Орланда со всем смирением углубилась в изучение жизнеописаний Саула, Давида, Соломона и прочих героев прошлого великой Иудеи. Однако эти студии отнюдь не мешали ей читать и труды Геродота, Ксенофонта, Тита Ливия – тех мудрецов, с которыми ее заставила подружиться матушка Сибилла. Благо Кезия, занятая все больше делами мирскими, не особо контролировала выдачу книг в монастырской библиотеке.
Так что в древностях беглая послушница разбиралась. Например, могла без труда определить, что в строительстве городских стен и крепости Тартесса использовалась так называемая «циклопическая кладка». Кто мог поднять и положить одну на другую огромные каменные глыбы, как не легендарные одноглазые великаны ахайских мифов циклопы? Остатки такой архитектуры есть и в древних Микенах, по преданию, так же как и Тартесс, основанных атлантами.
Ну, положим, стены и крепость – это понятно.
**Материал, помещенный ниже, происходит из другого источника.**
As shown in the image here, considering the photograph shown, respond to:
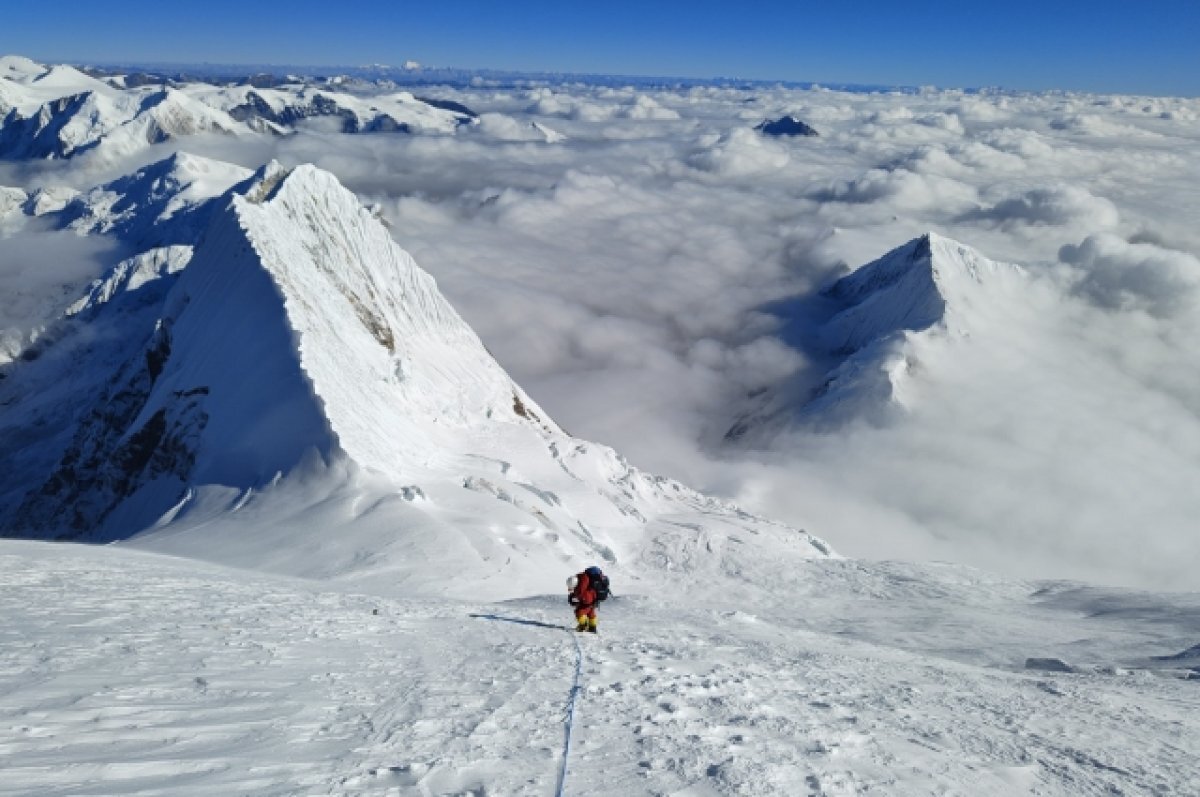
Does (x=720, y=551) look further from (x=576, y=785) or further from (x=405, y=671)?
(x=576, y=785)

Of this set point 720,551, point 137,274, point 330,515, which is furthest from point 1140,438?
point 137,274

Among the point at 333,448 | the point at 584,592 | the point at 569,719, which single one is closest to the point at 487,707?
the point at 569,719

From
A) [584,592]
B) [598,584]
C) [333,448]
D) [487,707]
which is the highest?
[333,448]

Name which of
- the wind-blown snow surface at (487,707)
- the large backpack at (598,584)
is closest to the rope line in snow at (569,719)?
the wind-blown snow surface at (487,707)

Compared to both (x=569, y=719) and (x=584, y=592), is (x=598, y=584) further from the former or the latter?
(x=569, y=719)

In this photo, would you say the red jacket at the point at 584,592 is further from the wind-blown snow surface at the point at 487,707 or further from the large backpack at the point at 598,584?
the wind-blown snow surface at the point at 487,707
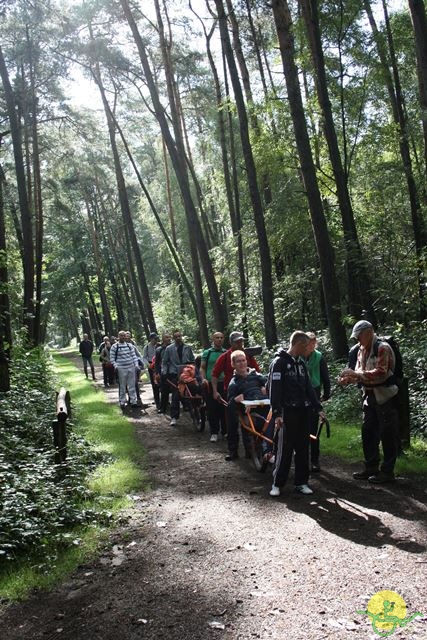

Все-таки оборонительные сооружения. Но зачем те же принципы применялись и в гражданском зодчестве? Многие жилые дома, особенно же в прибрежных районах, тоже были возведены из громадных отесанных валунов. Пиратов опасались строившие их, что ли?
Но больше всего поразили воображение Орланды удивительные статуи, во множестве украшавшие город.
Некоторые из них изображали обычных людей. Наверное, прежних правителей города и героев. На постаментах были надписи, но не на латыни, а на старотартесском языке.
Изваяния эти, преимущественно базальтовые, реже мраморные, походили друг на друга. Грозные и величественные люди с тяжелыми, грузными фигурами и руками и ногами, налитыми сильными мускулами. Лица с большими глазами, орлиными носами и огромными прямоугольными бородами, завитыми в мелкие кольца.
Больше, однако, было статуй, запечатлевших каких-то диковинных животных и птиц. Ну, положим, коня-единорога Орланда знала. Видела на картинках в бестиариях. Да и полуптица-полуженщина сирена тоже ей была знакома. По той же Гомеровой «Одиссее».
Правда, в своем здешнем варианте сладкоголосая певунья не выглядела такой хищной и коварной, как в поэме великого слепого аэда. Улыбалась тепло и открыто, при этом приветливо распростерев огромные крылья, указывающие куда-то в сторону моря. Словно манила полететь вместе с нею в неведомые дали.